„Und zu denken, wie diese Ellen lachen konnte! Wie sie es verstand, auch das Nichtigste zu genießen! Und wie drollig sie sein konnte! Immer bereit zu einem übermütigen Streich!“
Der Oberkellner näherte sich, zutraulich: Es seien schon große Beträge auf Herrn Oberbaurat für heute abend gesetzt.

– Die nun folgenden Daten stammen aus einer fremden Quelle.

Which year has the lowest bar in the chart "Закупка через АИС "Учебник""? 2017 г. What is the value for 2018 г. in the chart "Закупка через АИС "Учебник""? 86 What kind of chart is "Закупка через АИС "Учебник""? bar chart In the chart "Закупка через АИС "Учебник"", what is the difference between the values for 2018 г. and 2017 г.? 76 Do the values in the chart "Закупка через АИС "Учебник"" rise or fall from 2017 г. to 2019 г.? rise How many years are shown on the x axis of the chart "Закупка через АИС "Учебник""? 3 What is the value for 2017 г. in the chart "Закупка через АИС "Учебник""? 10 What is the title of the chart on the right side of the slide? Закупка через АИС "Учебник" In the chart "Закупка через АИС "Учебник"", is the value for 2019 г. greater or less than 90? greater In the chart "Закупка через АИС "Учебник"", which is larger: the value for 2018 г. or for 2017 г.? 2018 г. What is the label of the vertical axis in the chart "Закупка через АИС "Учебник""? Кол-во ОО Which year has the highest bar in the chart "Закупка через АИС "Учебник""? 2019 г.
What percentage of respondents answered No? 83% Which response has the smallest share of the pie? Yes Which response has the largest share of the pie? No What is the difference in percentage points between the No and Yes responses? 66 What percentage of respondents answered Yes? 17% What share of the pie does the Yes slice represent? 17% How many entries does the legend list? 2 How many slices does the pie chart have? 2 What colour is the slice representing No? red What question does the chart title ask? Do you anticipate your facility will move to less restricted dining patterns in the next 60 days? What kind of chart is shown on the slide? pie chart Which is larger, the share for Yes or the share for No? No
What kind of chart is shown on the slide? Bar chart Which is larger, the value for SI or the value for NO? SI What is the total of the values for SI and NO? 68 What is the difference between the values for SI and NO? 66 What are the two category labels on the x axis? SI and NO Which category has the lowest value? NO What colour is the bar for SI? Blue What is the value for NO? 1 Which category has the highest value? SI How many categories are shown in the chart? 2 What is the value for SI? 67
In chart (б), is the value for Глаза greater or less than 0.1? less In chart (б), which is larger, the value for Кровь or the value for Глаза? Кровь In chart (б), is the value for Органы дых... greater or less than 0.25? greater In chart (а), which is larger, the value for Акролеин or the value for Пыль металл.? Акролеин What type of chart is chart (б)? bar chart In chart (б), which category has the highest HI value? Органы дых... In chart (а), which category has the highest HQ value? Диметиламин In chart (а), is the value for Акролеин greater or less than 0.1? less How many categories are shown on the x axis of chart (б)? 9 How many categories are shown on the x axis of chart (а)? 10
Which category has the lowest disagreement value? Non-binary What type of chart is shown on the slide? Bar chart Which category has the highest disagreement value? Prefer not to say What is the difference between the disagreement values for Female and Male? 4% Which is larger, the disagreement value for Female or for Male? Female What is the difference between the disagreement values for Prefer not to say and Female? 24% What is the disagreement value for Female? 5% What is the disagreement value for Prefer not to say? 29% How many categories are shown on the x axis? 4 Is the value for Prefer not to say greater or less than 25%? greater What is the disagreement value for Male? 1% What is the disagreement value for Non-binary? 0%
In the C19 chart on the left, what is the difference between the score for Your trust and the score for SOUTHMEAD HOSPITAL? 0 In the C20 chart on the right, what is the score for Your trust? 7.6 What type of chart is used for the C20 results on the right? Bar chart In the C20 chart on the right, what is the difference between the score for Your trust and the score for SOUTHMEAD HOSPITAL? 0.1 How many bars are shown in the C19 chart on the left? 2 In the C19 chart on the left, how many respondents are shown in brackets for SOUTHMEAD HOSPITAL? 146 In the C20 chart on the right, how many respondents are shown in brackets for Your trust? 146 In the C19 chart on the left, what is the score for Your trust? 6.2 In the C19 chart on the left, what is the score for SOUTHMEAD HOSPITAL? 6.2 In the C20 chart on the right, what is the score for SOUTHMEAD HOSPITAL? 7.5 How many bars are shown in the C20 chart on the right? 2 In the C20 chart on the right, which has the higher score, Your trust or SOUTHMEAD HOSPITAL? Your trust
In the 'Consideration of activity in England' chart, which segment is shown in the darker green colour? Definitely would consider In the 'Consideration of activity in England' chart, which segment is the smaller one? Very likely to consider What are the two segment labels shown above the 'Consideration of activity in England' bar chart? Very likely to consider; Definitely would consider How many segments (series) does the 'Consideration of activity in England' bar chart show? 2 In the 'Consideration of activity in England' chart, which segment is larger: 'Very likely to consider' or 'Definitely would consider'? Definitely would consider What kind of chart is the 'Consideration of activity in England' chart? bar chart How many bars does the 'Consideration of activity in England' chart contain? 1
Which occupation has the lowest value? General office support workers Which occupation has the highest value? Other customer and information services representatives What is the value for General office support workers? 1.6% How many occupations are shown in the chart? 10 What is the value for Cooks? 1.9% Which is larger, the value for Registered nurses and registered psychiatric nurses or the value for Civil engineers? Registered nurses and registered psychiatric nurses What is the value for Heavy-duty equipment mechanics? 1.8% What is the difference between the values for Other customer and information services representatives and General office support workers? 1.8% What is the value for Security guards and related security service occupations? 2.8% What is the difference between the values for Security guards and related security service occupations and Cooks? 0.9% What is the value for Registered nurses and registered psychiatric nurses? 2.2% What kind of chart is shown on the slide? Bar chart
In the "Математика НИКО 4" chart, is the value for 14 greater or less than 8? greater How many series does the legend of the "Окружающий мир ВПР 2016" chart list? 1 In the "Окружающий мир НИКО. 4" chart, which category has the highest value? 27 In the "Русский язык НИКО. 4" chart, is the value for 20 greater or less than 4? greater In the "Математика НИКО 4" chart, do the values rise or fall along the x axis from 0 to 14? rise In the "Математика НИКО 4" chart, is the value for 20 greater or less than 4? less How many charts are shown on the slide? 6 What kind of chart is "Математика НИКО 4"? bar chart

„Ich werde heute abend nicht spielen“, sagte Schwedenklee, mit Falten in der Stirn. „Ich habe Gäste zu Hause.“
Schon um einhalb acht Uhr begab sich Schwedenklee nach Hause. Er freute sich auf Blanks Besuch. Ja, er freute sich, ist es zu glauben?
„Und gestern zerbrach ich mir den Kopf, wie ich ihn loswerden könnte!“
Schwedenklee bekümmerte sich eigentlich nie um die Wirtschaft. Seine ganze Tätigkeit bestand darin, jeden Monat das Wirtschaftsbuch nachzuprüfen. Er nahm sich natürlich nie die Mühe, das Buch wirklich nachzusehen, da aber Augusta den Eindruck gewinnen solle, als ob er ganze Nächte hindurch rechne, so ließ er das Buch stets einige Tage liegen. Einmal half ihm der Zufall. Er addierte eine Seite, eigentlich aus Zerstreutheit, es stimmte nicht.
„Sie haben sich hier zu Ihren Ungunsten getäuscht, Augusta!“
Es war wirklich eine Fügung des Himmels, geschehen vor drei Jahren. Seit dieser Zeit öffnete Schwedenklee dieses furchtbare Wirtschaftsbuch überhaupt nicht mehr.
Seine Anordnungen pflegte Schwedenklee in lakonischer Kürze zu erteilen, häufig schrieb er sie auch auf einen Zettel. Ja, er liebte Scherereien nicht, Schwedenklee. Es ging wunderbar.